The main problem, for me, is that I find Charlyne Yi disingenuous and, to put it bluntly, annoying. She makes a documentary about how she's never fallen in love as a sort of reverse-psychology way of finding a guy to fall in love with, and presents herself on film as a boring, apathetic, socially maladjusted "nobody" as a thin veneer to cover the truth, which is that she's a socially maladjusted, apathetic, boring nobody with no personality. Her voice is annoying. Her inability (or unwillingness) to communicate verbally is annoying. Her attempts to be mysterious and enigmatic by never revealing what she's thinking are simply dull. She pulls all the tricks out of the "indie movie" bag, including segments of (very poor quality) animation inserted at several points, breaking down the fourth wall by having her director argue with her on camera, and the seemingly obligatory scene in which she sings a bad indie song (sort of a low-rent version of the already rather low-rent Mouldy Peaches whose music featured so prominently on the
Juno soundtrack).
If Charlyne Yi really is a performance artist - and that wasn't just some fiction cooked up to give this turgid film the appearance of verisimilitude - I'd suggest she stick to her day job: the one clip of her doing stand-up comedy is painful. (In the clip where she interviews the little girls on the playground I thought, "She relates to them because she is on the same level they are, intellectually and emotionally.") The concept of "fake documentary" has been done so much better by others - Christopher Guest comes to mind. The interview segments are obviously real, and are the only semi-interesting part of the movie, but Yi is such a piss-poor interviewer, making no attempt to ask interesting questions or follow up answers with intelligent segues, that they too fall mostly flat.

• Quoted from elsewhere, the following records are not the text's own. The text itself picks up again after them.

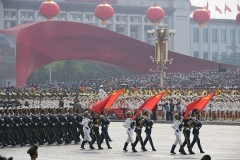 Chinese soldiers march with the national flag, flanked by the flags of the Communist Party of China and the People's Liberation Army during a military parade at Tiananmen Square in Beijing on October 1, 2019. (Photo by GREG BAKER/AFP via Getty Images)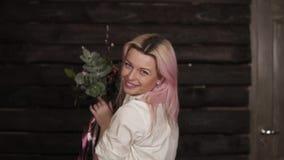Het schitterende roze haired meisje werpt in de emotioneel lucht omhoog een prachtig boeket van bloemen Het wervelen met bloemen  stock video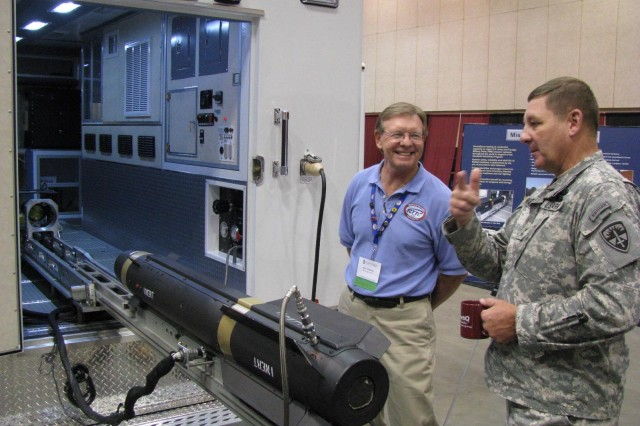 Maj. Gen. Roger Nadeau, commander of Army Test and Evaluation, talks with John Aufderhar of the Redstone Technical Test Center about the missile surveillance testing vehicles used to test Hellfire (pictured), Longbow and a host of other missiles. Nadeau was a panel participant during the 11th annual Test Week.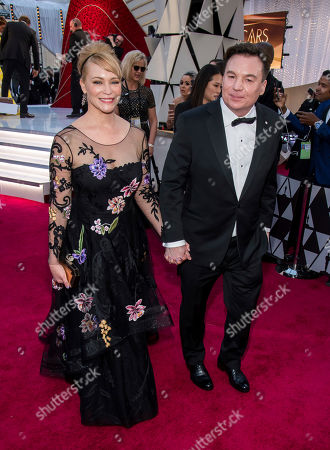 Kelly Tisdale, Mike Myers. Kelly Tisdale and Mike Myers arrive at the Oscars, at the Dolby Theatre in Los Angeles
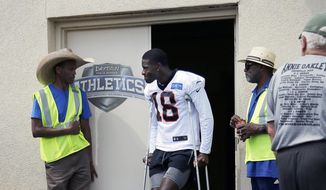 Cincinnati Bengals wide receiver A.J. Green (18) leaves practice early with an injury to his left ankle area during NFL football training camp at Welcome Stadium in Dayton, Ohio, on Saturday, July 27, 2019. (Sam Greene/The Cincinnati Enquirer via AP) **FILE**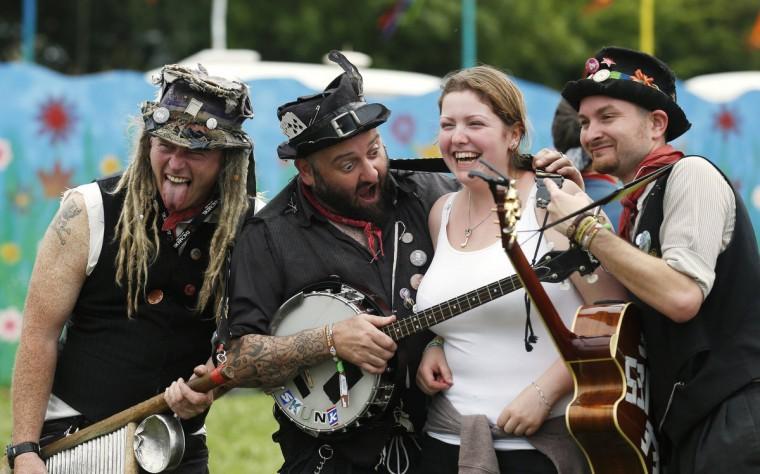 Фестиваль посетитель (2-е R) позирует для фото с фольклорным ансамблем на третий день музыкального фестиваля Гластонбери на достойном Ферма в Сомерсете, 28 июня 2013 года.  (Olivia Harris / Reuters)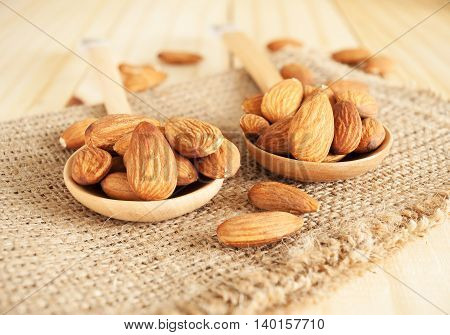 Almond in wooden spoon on wood table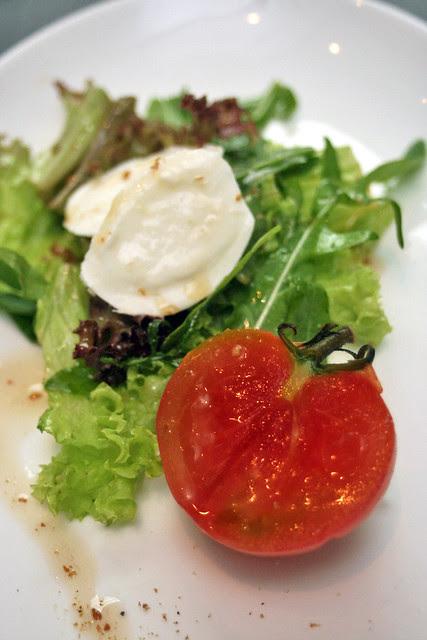 Confit of Tomato Momotaro - basil infused tomato momotaro, mozzarella di buffalo, baby arugula, white sesame vinaigrette, smoked salt flakes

Ultimately I think Yi's roommate/friend interviewed over the phone early on gets nearest to the truth when she punctures this vapid act, saying she thinks Yi does actually believe in love very much and is just putting on a show as a sort of "hard to get" act for people with absolutely no social (let alone romantic) skills. "And I feel sorry for the guy she marries," the friend ads. Well, you might feel sorry for the audience of this documentary as well. Guest appearances by affable funnyguys like Cera and Seth Rogen can't save this one:
Paper Heart needs to go to the paper shredder.
Reading this over, I kind of feel bad that I'm being so harsh on a film that is good-natured, gentle, and basically vulnerable. But should I let those guilty feelings get in the way of saying what I really think about a film when I'm reviewing it?
I can see, to some extent, what Yi and her co-writer/director were trying to do with this documentary, but the blunt fact is, they failed.